For operationalising this it would be necessary for the government departments to build up computerised information bases which can be inter-connected. These could be on an intranet, which would not only facilitate access within the government but also enable easy connectivity to enable others outside the government to gain access to the information.
In order to avoid misuse there would have to be appropriate security safeguards.
Access in local languages:
It would be necessary to provide access in the local language.
Laying down standards:
Since information would be sourced from various departments and may be linked to autonomous or private agencies, it would be necessary for appropriate standards to be laid down.
The Bureau of Standards with the involvement of other government and non-government agencies concerned could do this.
There would be three underlying principles for the use of the technology. These are: a. Interconnectivity by which all systems/networks within the government can access each other in order to avoid duplication of information. b. Interoperability by which information systems in different departments can communicate with each other for which standards must be laid down right from the beginning. c. And universal access so that citizens have equitable access to the information.
It would be important to establish a high speed and reliable Intranet backbone. This would help in the establishment of the National Information Infrastructure, which is critical for ensuring that there is adequate capacity to cope with the exponential growth of data/information traffic.
The private sector could be involved in the setting up of the standards.
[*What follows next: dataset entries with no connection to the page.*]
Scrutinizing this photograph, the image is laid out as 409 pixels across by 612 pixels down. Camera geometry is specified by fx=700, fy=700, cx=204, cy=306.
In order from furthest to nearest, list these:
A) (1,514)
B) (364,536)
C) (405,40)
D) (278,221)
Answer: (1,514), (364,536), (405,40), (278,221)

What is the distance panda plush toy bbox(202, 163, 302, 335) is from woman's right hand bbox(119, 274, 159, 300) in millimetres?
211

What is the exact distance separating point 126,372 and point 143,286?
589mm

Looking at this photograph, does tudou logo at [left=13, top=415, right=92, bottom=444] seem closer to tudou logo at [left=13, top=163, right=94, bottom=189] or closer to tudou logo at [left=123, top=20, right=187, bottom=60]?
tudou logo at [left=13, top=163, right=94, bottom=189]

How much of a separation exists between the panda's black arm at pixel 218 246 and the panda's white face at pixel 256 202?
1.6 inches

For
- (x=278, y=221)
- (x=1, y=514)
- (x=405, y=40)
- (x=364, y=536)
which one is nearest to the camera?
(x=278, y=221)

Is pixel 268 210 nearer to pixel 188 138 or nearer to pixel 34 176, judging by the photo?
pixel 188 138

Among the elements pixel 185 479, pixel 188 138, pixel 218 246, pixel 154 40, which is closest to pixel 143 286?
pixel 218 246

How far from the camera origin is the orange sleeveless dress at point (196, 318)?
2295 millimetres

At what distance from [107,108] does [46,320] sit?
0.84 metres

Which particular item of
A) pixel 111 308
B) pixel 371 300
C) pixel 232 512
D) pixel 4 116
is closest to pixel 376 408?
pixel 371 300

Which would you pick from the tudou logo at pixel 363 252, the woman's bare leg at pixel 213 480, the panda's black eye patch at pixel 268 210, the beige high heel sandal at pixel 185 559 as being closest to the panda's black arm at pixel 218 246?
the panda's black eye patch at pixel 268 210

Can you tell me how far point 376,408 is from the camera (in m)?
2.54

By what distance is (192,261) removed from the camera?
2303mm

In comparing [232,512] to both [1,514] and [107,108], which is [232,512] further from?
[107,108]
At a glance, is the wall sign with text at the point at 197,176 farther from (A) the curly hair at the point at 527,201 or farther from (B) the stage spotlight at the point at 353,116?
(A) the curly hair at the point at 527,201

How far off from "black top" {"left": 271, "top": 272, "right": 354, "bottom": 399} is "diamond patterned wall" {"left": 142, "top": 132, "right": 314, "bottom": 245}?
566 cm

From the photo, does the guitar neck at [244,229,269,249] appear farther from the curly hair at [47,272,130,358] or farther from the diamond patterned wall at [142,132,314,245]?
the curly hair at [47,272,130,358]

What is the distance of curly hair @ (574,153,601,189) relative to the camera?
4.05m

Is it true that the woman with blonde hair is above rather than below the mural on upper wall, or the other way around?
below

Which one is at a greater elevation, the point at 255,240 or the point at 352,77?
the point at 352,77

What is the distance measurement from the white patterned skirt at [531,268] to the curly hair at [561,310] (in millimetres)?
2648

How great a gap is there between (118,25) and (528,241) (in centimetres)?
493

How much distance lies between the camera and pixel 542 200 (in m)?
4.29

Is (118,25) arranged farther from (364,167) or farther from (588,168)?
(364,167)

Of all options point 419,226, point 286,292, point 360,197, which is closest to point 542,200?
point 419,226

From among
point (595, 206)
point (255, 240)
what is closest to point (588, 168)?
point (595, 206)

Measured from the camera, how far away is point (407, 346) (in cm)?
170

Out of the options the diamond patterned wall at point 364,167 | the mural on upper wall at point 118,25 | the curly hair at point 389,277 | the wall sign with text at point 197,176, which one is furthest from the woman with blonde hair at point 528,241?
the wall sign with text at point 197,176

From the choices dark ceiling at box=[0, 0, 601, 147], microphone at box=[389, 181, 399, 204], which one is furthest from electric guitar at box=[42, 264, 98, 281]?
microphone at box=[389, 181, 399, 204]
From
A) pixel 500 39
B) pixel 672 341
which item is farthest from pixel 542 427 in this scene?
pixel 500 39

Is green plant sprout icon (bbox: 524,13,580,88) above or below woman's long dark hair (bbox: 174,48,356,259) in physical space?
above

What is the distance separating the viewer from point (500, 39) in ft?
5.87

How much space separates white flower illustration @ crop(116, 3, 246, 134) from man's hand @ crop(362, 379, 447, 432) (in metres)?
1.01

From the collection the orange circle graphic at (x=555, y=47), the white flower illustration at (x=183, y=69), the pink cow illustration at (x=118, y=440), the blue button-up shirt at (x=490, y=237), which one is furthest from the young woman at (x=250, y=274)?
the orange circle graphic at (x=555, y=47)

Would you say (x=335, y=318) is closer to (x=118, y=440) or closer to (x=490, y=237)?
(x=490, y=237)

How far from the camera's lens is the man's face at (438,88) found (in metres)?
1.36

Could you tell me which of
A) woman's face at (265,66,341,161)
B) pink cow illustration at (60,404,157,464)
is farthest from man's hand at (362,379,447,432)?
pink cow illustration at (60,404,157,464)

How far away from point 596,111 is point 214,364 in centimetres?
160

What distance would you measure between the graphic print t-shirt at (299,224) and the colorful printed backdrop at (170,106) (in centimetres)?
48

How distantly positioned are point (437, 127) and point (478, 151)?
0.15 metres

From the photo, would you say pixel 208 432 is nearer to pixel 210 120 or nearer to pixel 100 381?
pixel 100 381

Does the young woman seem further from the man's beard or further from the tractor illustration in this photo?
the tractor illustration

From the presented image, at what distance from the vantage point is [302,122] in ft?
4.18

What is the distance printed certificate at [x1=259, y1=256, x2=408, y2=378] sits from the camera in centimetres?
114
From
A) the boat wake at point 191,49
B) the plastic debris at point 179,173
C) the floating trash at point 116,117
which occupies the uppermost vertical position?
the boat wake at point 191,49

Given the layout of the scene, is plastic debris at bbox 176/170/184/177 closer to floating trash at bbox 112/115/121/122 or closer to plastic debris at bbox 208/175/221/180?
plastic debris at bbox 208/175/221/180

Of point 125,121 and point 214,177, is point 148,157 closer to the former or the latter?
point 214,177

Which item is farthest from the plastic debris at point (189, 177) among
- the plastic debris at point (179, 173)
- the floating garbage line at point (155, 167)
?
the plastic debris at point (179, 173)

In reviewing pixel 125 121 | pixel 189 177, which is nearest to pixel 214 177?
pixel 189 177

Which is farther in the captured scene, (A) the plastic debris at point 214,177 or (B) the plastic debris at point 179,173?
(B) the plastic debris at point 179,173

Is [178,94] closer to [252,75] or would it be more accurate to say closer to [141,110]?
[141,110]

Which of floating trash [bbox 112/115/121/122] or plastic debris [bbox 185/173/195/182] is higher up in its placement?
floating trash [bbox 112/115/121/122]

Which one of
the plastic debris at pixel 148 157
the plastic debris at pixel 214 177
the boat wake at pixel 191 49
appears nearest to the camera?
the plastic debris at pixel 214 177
It could also play an essential role along with non-government organisations, autonomous and decentralised bodies in the operation of the points of usage.
It could contribute to the content available to increase the availability of information.
In the report, a number of suggestions have been made for increasing the finances available for IT providing a scope for initiatives by the different departments for using IT and also optimising the resources of NIC. The committee is of the view that a high-powered committee under the chair of cabinet secretary should be set up to improve administrative efficiency by using information technology in government.
It will be necessary to lay down a timeframe within which the recommendations made in this report are implemented.